_What the task asks_. Gather every line in the items below that contains the string "patch", and copy each one in full.

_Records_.

-*-

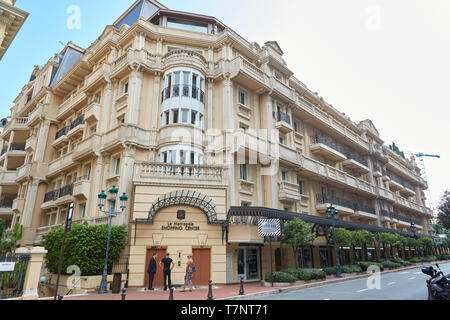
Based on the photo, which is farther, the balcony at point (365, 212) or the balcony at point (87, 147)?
the balcony at point (365, 212)

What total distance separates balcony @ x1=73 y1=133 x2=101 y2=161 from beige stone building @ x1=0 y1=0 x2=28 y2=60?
7.55 m

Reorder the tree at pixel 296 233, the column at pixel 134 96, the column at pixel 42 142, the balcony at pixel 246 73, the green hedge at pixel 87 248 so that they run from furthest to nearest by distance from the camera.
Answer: the column at pixel 42 142, the balcony at pixel 246 73, the column at pixel 134 96, the tree at pixel 296 233, the green hedge at pixel 87 248

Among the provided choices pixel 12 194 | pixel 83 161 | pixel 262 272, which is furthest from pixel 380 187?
pixel 12 194

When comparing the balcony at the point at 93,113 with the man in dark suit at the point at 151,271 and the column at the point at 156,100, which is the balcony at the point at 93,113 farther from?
the man in dark suit at the point at 151,271

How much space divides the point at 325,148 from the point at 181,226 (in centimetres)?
1873

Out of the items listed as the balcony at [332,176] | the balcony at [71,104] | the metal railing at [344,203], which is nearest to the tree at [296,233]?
the balcony at [332,176]

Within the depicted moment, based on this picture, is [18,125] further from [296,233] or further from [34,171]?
[296,233]

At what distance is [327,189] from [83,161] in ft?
76.4

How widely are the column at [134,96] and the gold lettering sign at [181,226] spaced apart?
306 inches

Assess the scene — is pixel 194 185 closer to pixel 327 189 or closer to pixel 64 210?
pixel 64 210

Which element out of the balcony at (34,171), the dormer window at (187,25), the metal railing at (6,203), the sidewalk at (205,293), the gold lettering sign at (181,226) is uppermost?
the dormer window at (187,25)

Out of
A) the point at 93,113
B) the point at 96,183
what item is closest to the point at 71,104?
the point at 93,113

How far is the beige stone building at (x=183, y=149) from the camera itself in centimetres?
1673

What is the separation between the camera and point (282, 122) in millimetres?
24688
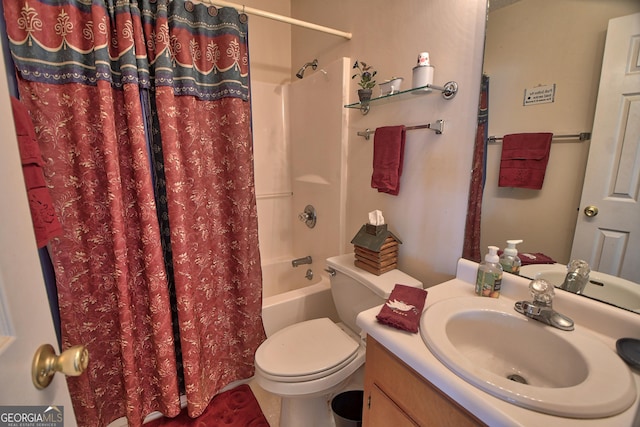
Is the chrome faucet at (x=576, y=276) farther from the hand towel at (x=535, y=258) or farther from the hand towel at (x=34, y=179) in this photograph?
the hand towel at (x=34, y=179)

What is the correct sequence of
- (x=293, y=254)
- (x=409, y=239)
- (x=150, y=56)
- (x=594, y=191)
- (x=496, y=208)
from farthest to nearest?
(x=293, y=254) → (x=409, y=239) → (x=150, y=56) → (x=496, y=208) → (x=594, y=191)

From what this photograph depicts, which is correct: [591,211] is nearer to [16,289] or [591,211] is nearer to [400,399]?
[400,399]

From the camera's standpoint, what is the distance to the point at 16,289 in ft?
1.31

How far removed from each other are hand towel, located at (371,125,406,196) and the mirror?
0.36m

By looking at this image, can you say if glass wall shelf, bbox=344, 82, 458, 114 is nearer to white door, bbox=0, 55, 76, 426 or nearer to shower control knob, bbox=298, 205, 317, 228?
shower control knob, bbox=298, 205, 317, 228

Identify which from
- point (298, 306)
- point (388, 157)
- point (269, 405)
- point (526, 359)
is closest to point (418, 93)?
point (388, 157)

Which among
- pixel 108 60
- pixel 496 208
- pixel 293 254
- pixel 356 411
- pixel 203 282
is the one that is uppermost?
pixel 108 60

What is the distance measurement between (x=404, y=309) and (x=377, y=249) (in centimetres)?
44

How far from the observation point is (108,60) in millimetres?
1093

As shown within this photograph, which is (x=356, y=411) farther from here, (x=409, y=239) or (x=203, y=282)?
(x=203, y=282)

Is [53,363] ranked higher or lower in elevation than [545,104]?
lower

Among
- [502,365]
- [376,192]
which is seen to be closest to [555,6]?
[376,192]

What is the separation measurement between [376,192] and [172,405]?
1438 millimetres

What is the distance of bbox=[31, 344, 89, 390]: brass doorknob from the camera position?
0.43 m
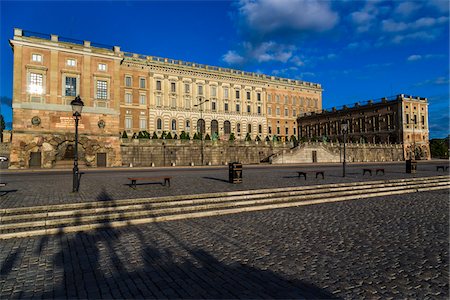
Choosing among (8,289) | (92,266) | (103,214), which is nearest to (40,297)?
(8,289)

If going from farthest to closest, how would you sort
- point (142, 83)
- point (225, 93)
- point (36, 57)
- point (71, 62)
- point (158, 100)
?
point (225, 93), point (158, 100), point (142, 83), point (71, 62), point (36, 57)

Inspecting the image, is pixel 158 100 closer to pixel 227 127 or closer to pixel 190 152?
pixel 227 127

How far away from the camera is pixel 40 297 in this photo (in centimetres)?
367

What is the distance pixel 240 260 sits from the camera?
5.01m

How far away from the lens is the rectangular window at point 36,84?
3133 centimetres

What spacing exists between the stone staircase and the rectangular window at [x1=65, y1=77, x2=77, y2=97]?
29.3 m

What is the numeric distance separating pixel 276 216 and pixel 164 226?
348 cm

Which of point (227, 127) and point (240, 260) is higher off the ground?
point (227, 127)

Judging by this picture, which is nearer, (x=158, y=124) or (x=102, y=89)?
(x=102, y=89)

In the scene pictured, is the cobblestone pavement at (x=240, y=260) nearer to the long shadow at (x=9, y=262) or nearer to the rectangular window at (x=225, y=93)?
the long shadow at (x=9, y=262)

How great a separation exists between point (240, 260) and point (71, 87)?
35.2 meters

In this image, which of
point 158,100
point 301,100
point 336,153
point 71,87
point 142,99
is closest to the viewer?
point 71,87

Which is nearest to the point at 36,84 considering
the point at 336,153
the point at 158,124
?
the point at 158,124

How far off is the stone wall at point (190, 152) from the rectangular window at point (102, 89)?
6186 millimetres
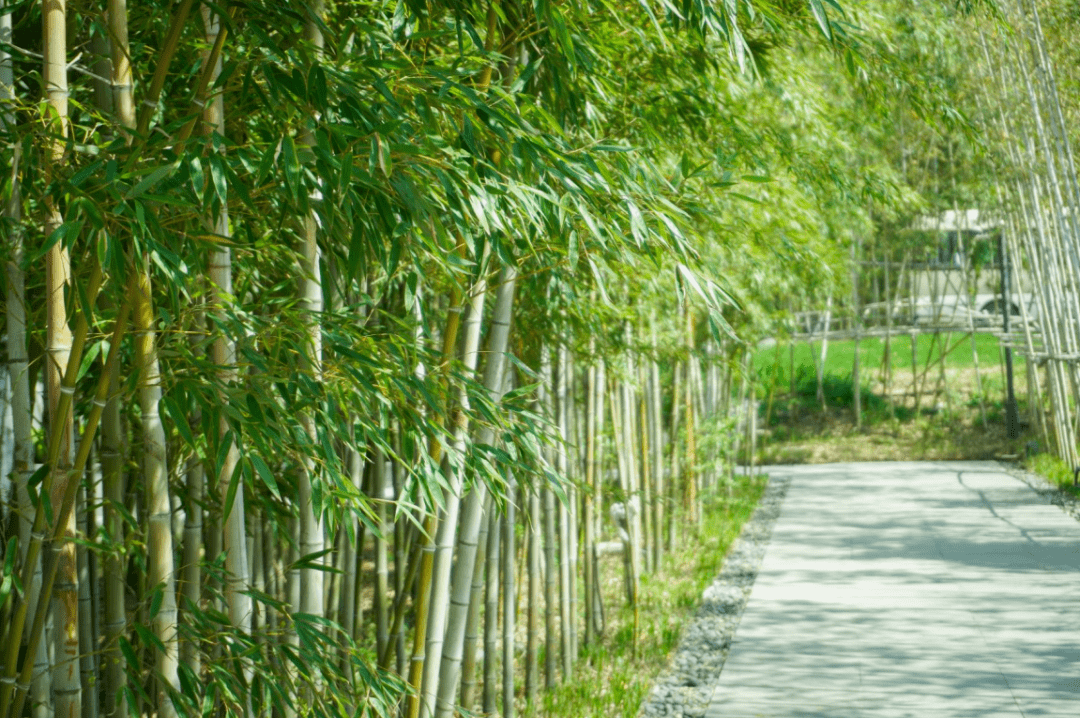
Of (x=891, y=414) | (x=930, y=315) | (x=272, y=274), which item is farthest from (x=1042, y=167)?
(x=272, y=274)

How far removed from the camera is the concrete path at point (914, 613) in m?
3.81

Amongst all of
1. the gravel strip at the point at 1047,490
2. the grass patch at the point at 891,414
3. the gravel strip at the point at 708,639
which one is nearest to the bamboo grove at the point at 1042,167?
the gravel strip at the point at 1047,490

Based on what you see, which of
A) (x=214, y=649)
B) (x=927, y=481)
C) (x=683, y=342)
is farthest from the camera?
(x=927, y=481)

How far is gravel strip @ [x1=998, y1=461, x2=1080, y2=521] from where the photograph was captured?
7286 millimetres

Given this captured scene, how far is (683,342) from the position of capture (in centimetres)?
557

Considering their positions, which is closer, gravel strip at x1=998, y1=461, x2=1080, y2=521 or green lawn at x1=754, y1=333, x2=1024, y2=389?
gravel strip at x1=998, y1=461, x2=1080, y2=521

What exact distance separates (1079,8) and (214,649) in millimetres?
6792

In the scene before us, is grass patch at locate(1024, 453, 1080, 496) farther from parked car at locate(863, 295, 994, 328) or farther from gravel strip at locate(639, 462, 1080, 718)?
parked car at locate(863, 295, 994, 328)

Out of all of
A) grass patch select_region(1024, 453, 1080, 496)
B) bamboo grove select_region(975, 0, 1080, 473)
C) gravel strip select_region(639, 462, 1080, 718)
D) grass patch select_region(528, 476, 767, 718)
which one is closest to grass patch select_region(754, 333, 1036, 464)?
grass patch select_region(1024, 453, 1080, 496)

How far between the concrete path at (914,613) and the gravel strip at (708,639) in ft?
0.25

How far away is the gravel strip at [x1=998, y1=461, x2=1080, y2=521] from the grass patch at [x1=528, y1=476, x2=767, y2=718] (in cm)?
225

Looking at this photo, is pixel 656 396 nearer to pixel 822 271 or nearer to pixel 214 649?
pixel 822 271

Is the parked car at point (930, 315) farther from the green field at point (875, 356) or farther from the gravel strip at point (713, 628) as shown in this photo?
the gravel strip at point (713, 628)

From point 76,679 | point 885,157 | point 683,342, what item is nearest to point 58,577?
point 76,679
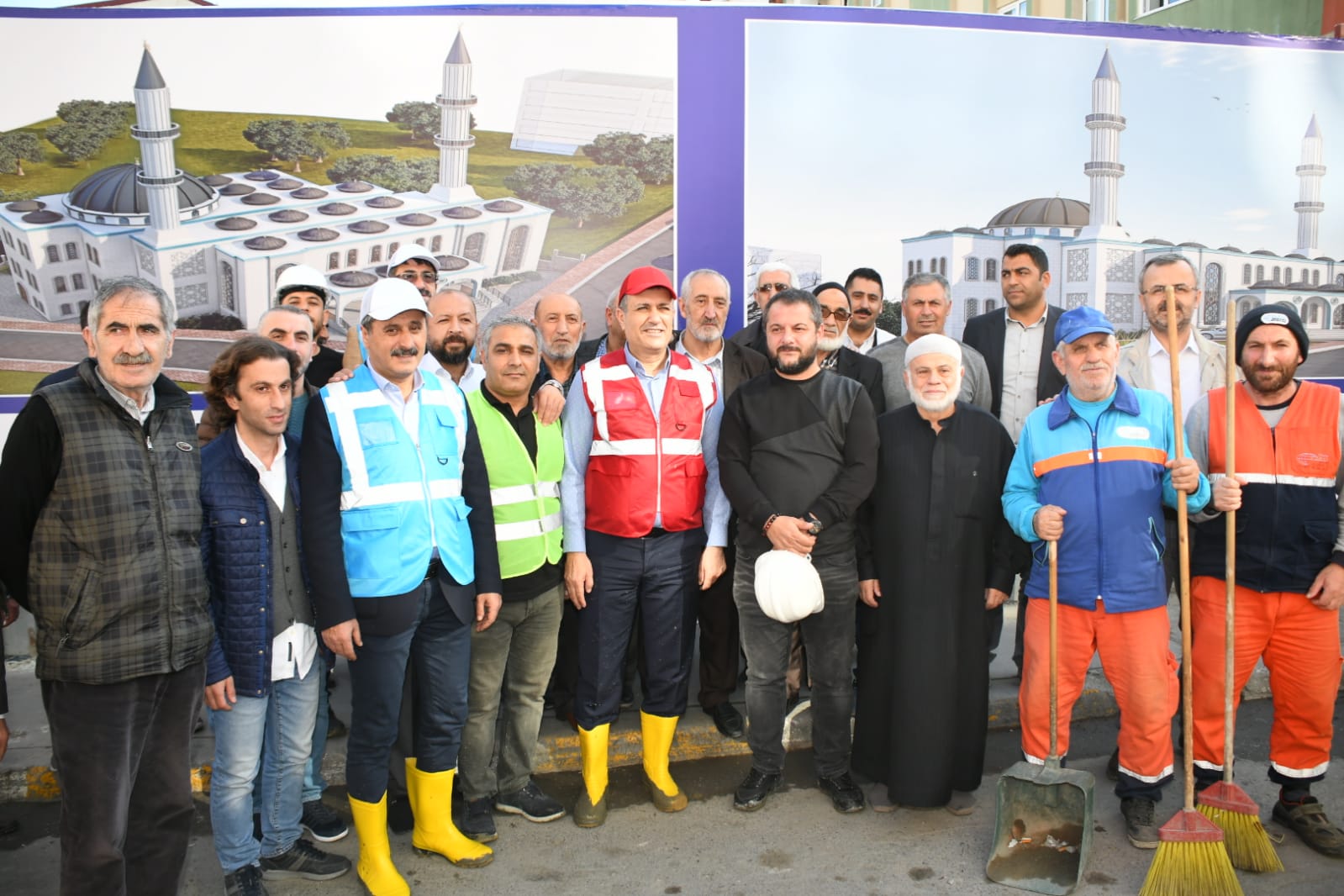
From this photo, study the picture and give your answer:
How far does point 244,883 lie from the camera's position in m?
3.17

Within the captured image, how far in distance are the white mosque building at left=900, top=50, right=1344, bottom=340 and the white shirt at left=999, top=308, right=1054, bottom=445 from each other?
1058 mm

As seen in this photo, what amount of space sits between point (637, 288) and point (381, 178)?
8.40 ft

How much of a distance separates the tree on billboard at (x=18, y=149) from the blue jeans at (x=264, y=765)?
3.92m

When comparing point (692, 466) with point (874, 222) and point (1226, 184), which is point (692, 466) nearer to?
point (874, 222)

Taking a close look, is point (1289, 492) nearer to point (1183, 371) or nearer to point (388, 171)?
point (1183, 371)

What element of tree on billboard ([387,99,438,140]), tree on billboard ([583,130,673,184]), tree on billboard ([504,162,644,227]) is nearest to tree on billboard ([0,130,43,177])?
tree on billboard ([387,99,438,140])

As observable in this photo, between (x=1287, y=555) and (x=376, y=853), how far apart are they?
3431mm

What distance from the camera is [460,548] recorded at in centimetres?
337

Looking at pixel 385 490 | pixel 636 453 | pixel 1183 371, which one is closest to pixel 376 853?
pixel 385 490

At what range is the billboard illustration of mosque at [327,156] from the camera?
5.40m

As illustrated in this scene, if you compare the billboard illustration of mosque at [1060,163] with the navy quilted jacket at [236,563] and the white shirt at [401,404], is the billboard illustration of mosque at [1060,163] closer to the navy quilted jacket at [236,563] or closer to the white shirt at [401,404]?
the white shirt at [401,404]

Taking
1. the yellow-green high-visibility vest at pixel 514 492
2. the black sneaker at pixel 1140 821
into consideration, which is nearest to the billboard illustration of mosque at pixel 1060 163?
the yellow-green high-visibility vest at pixel 514 492

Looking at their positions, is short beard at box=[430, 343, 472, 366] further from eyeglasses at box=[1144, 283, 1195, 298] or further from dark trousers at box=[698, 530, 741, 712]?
eyeglasses at box=[1144, 283, 1195, 298]

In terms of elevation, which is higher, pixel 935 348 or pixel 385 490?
pixel 935 348
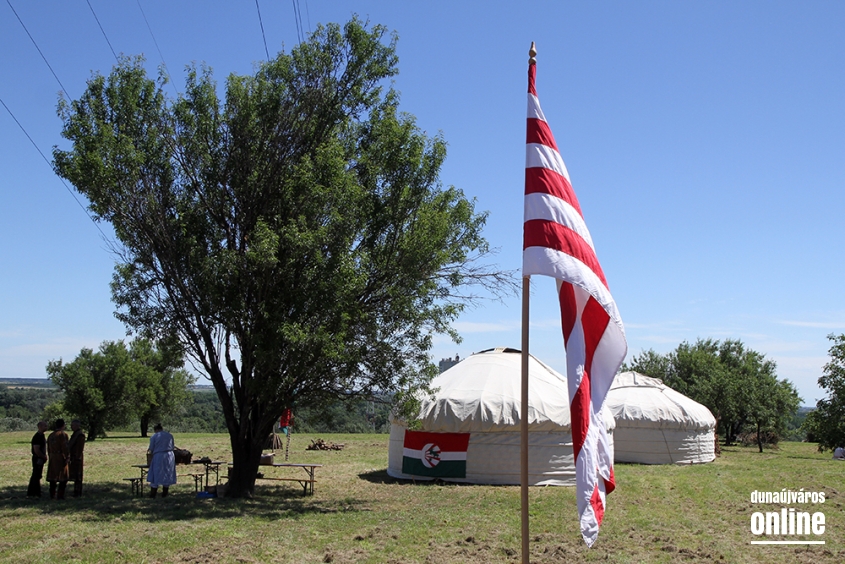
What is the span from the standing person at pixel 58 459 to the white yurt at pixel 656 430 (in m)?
15.3

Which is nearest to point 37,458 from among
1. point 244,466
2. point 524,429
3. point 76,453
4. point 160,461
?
point 76,453

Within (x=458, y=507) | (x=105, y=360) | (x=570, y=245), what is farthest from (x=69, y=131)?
(x=105, y=360)

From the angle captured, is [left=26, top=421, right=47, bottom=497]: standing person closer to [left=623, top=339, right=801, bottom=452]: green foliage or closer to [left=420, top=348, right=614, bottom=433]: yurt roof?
[left=420, top=348, right=614, bottom=433]: yurt roof

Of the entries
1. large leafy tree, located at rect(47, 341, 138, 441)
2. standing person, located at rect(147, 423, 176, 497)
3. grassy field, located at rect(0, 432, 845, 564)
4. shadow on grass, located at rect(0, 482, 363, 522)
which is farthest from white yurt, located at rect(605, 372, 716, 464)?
large leafy tree, located at rect(47, 341, 138, 441)

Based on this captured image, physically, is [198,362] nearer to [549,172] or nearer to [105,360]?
[549,172]

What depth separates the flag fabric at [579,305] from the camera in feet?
14.9

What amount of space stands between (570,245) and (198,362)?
383 inches

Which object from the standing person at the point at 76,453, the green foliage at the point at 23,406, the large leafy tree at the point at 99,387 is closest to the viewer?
the standing person at the point at 76,453

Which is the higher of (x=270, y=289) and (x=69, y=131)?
(x=69, y=131)

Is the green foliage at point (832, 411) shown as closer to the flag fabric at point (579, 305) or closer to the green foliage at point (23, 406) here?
the flag fabric at point (579, 305)

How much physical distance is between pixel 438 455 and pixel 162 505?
629 cm

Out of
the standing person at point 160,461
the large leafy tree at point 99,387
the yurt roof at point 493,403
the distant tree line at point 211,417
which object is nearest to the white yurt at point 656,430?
the yurt roof at point 493,403

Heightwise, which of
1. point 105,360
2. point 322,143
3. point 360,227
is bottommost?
point 105,360

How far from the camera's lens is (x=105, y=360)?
31.9m
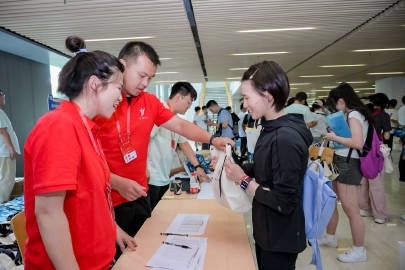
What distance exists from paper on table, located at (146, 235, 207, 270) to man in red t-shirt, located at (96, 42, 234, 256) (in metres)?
0.30

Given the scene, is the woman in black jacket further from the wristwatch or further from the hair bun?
the hair bun

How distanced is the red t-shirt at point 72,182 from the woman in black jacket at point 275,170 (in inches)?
24.3

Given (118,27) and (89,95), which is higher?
(118,27)

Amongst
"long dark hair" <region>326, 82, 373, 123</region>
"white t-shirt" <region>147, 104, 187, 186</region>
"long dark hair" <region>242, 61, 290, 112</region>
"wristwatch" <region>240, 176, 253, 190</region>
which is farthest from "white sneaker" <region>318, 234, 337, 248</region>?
"long dark hair" <region>242, 61, 290, 112</region>

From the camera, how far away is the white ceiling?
143 inches

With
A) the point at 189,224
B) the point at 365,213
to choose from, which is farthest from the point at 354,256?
the point at 189,224

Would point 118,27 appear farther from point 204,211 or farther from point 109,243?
point 109,243

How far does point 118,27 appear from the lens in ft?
14.6

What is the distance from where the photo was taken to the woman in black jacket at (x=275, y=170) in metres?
1.12

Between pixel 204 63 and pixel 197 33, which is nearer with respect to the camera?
pixel 197 33

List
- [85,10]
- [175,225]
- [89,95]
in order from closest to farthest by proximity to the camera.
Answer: [89,95] < [175,225] < [85,10]

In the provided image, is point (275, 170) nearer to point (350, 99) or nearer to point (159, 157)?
point (159, 157)

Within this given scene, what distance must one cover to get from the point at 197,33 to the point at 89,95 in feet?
14.6

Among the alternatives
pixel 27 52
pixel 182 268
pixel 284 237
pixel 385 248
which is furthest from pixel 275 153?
pixel 27 52
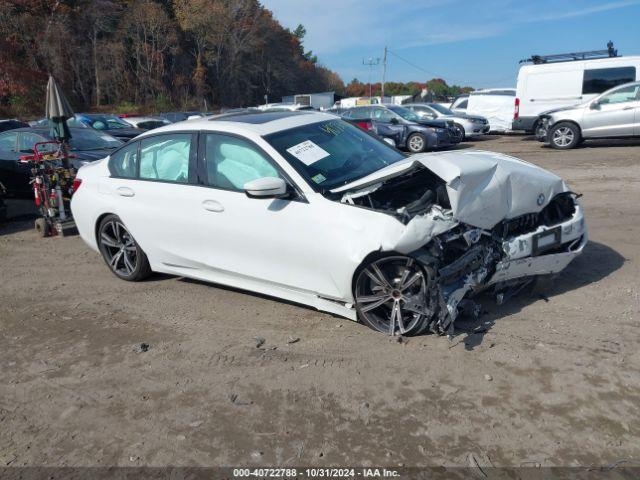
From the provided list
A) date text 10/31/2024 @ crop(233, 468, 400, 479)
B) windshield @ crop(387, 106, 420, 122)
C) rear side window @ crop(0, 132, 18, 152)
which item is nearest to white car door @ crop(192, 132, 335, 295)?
date text 10/31/2024 @ crop(233, 468, 400, 479)

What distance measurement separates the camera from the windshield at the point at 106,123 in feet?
58.1

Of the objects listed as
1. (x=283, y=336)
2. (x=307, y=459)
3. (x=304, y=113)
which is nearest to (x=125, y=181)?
(x=304, y=113)

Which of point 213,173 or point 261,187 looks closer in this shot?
point 261,187

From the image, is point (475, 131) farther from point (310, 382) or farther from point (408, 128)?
point (310, 382)

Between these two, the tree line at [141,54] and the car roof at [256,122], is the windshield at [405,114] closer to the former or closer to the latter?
the car roof at [256,122]

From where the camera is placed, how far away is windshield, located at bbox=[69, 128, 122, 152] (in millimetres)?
10461

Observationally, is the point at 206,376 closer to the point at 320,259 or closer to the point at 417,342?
the point at 320,259

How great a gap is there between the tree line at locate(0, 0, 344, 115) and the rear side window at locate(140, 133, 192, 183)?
38.6 m

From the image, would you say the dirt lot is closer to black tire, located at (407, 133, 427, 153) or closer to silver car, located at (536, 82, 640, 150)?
silver car, located at (536, 82, 640, 150)

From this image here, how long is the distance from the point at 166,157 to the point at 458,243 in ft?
9.54

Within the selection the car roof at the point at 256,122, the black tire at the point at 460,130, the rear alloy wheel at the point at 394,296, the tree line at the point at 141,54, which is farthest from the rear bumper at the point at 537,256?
the tree line at the point at 141,54

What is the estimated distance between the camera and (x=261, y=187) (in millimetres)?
4109

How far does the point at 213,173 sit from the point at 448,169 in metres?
2.07

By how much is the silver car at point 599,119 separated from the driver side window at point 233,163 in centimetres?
1233
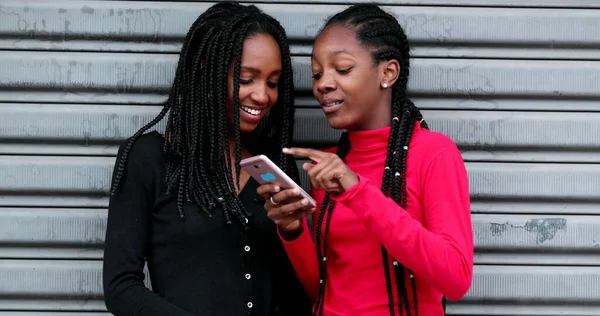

-*-

_Written answer_.
2. the grass patch at the point at 891,414
In the scene before us, is grass patch at locate(1024, 453, 1080, 496) farther from parked car at locate(863, 295, 994, 328) or farther from gravel strip at locate(639, 462, 1080, 718)?
A) grass patch select_region(1024, 453, 1080, 496)
D) grass patch select_region(528, 476, 767, 718)
which one is closest to grass patch select_region(754, 333, 1036, 464)?
grass patch select_region(1024, 453, 1080, 496)
How far away is the gravel strip at [x1=998, y1=461, x2=1080, y2=521] from the grass patch at [x1=528, y1=476, x2=767, y2=718] (in cm)?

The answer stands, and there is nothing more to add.